(Excerpted passage)
In my work as an Executive & Life Coach, my area of expertise is relationship coaching, and specifically helping people create empowered, sustainable relationships. Now, the first thing that may come to mind is, “Why should I care about relationships, and what is a relationship coach doing writing an article for Project Mangers?” The truth is, life is all about relationships. In project management, the relationships you develop with your teams can be the difference between success and… well, something less.
In my previous career, I spent 25 years working for a world-class manufacturing organization, with more than 16 years in management, leading teams and working on hundreds of cross-functional projects over that time. I worked on everything from new product development, to process-related changes, to a 3+ year, $60 million dollar ERP project as a Business Process Owner. In other words, I have some credibility when it comes to this topic.
As Project Managers, we are always seeking ways to ensure greater success for our projects. At the very least, we seek to understand our past failures and mitigate circumstances as we become aware of challenges. I’ve been involved in many such meetings, where we seek answers to the question of, “What went wrong?” Typically there were as many answers to that question as there were people in the room.
We would hear everything including lack of planning, unclear expectations, competing priorities, to pretty much any reason you can think of to explain why things didn’t go the way we had envisioned. One inescapable truth that always was present, although not always articulated, was that the team was made up of a group of people from multiple functional areas of the company, with a broad range of skills, separate agendas, competing priorities, interfering bosses, and diverse personalities. Oh, and the PM “in charge” of the project had no direct line authority over any of them. Gee, what could possibly go wrong in that scenario?
I have always been fascinated by people. For the last 25+ years, I have been searching for answers to the question, “Why do people do the things they do?” The undeniable fact is that everything we think, say, or do is done to meet a need on some level. The question is whether we’re meeting the need through conscious choice or unconscious reaction. Ah, that’s the catch!

(Raw data)
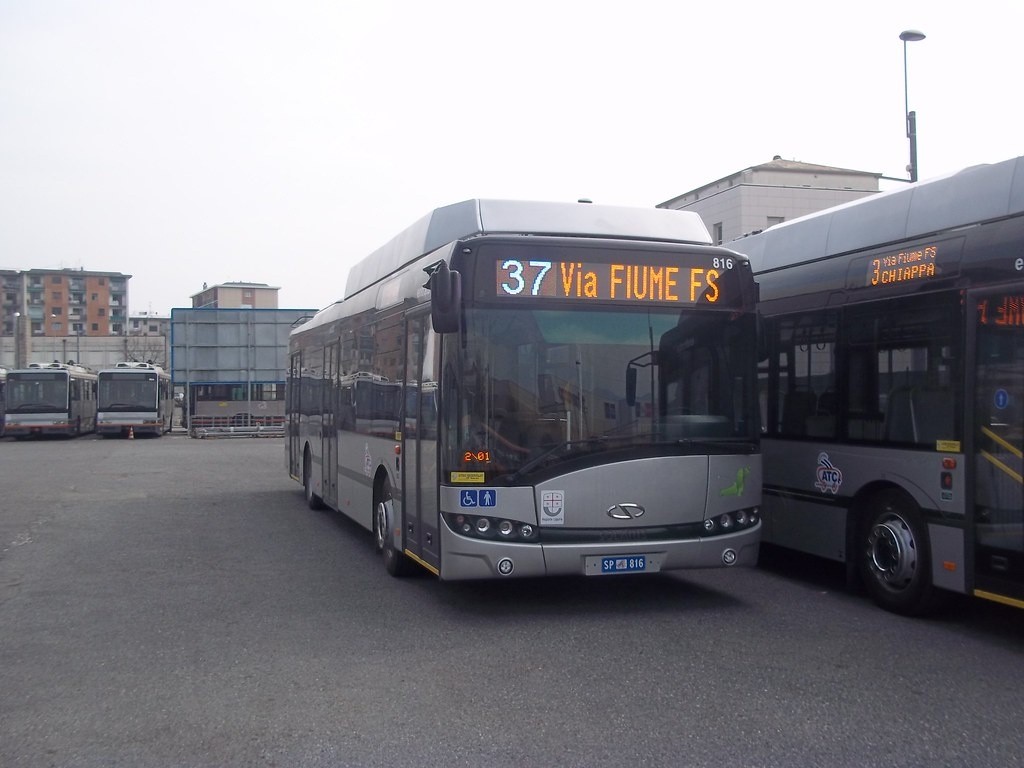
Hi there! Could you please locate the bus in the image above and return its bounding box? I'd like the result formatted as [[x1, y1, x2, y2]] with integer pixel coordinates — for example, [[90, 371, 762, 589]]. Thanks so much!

(Requirements)
Decide whether each statement below agrees with the passage on relationships in project management, and give yes or no with the deciding words of the passage quoted. 1. The writer spent 16 years in total working for a manufacturing organization. 2. The project manager had no direct line authority over the team members. 3. The ERP project lasted more than three years.

(Response below)
1. No: "I spent 25 years working for a world-class manufacturing organization, with more than 16 years in management"
2. Yes: "had no direct line authority over any of them"
3. Yes: "a 3+ year, $60 million dollar ERP project"